Most children who join Livingston at under-13 level generally stay for several years until they are ready to challenge for full-time contracts. “If you look at our youth system, we don’t really have a big turnaround of players at the end of each season until we reach under-15s to under-17s. By then you’re looking at boys who can come in full-time,” says Hastings. “Firstly we give young kids the view that we’re going to have them for a few years and we aren’t looking at them as short-term projects. We reiterate to them that, no matter their size or weight or anything, we don’t treat them any differently.
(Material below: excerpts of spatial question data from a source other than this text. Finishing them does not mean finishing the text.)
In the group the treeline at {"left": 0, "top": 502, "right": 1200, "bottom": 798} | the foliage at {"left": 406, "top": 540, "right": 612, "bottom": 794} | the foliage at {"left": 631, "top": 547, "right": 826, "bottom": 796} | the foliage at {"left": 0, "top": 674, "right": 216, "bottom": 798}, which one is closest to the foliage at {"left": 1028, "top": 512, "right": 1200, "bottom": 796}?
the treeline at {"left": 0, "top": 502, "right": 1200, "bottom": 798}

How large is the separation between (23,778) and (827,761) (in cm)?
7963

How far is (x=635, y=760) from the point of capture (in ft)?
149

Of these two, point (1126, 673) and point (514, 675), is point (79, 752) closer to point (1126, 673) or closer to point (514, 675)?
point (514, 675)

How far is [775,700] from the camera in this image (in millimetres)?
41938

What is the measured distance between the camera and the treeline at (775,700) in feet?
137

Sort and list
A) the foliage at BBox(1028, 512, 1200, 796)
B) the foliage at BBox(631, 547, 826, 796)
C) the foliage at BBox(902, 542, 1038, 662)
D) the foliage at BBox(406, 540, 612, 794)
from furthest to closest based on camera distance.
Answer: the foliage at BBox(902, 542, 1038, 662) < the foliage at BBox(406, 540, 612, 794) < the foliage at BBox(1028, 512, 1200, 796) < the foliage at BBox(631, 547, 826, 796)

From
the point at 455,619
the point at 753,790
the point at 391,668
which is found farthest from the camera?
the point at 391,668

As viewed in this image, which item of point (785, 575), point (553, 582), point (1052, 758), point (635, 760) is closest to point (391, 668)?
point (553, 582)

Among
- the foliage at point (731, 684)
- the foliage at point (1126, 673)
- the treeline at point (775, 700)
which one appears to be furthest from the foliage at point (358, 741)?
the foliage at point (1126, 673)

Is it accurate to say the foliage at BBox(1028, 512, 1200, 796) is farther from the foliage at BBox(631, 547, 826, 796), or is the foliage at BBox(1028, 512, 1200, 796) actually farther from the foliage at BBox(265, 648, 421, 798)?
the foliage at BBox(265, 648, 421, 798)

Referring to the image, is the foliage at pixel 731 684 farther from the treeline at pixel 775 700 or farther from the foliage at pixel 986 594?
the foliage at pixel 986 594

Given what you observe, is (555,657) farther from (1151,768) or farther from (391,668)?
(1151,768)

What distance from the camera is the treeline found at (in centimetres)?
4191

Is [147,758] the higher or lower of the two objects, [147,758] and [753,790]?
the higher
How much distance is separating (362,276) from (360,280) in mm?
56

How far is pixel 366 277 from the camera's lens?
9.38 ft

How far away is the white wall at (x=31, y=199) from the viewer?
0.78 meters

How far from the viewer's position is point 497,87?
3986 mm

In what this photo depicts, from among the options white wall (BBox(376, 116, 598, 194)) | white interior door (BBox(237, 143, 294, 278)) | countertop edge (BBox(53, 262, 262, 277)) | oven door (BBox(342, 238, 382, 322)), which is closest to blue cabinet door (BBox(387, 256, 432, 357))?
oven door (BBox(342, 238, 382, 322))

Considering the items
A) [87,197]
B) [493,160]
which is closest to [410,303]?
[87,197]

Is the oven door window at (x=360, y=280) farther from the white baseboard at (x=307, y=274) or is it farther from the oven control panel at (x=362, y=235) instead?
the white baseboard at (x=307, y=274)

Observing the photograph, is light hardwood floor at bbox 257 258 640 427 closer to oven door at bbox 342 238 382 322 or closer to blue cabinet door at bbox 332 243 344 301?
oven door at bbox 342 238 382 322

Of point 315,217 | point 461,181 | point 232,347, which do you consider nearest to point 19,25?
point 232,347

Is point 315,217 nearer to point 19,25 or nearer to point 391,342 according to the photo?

“We stress they will have fun and improve as players. We will develop as many parts of their game as we can, both technically and tactically. If they are good enough and they improve and they get a chance to join the club full-time. Our first-team squad is very young and we have evidence of players, like little Stefan Scougall, who has had that platform and then got a move because of it.”
As any youth coach knows, managing parents can sometimes be more awkward than dealing with their children. “It’s a kid’s dream to play football but sometimes parents will try to live their dream through their kid because they haven’t made it in professional football. It becomes difficult,” says Hastings. “As a club, I think we tend to deal with parents quite well. As long as they realise they’re bringing their kids here and we have the expertise in the football field. As long as they let us get on with that, it’s fine. Sometimes it doesn’t go as smoothly as that and you need to part ways. That’s part of football.”
Hastings brims with pride when asked about the next generation Livingston are rearing on their astroturf behind Almondvale. The training pitch is also undergoing a makeover this summer with a new state-of-the-art surface being laid.
“We have a couple of full-time boys going into their second year, like Shaun Rutherford, Ryan Currie and Darren Moffat. Those three have a chance. Shaun Rutherford is a left-back or centre-back who was on the bench a few times towards the end of last season. He’s never scared to get on the ball, he’s got a good range of passing and reads the game well.
“Ryan Currie is a midfielder who likes to get on the ball and drive at people, commit defenders and get on the scoresheet. He finished last season with a wee broken bone in his foot so he might take a little bit longer to get going again in pre-season. We also have high hopes for Darren as he’s impressed us over a period of time.
“Five players are coming in full-time from the under-17s. We beat off other clubs to get them in here. Jack Cook, Gabriel Auriemma, Cammy Fraser, Ross King [younger brother of Hearts winger Billy] and Sam Birch. What we say to them is that we now need that attitude to go and take yourself to the next level. This is when it counts. We might see them towards the end of this season coming, but probably by the following year those five could break through at any time. They all have great ability and a chance to go far.”
The plans are clear: Livingston intend their youth academy to thrive in the months and years ahead. It could be argued they are benefiting from the youthful energy of the man in charge. His ambitions are also set high.
“My personal long-term aim is to improve my coaching knowledge, learn from the manager and coaches here and gain more experience. One day, I want to become a manager myself at a club somewhere on a full-time basis.”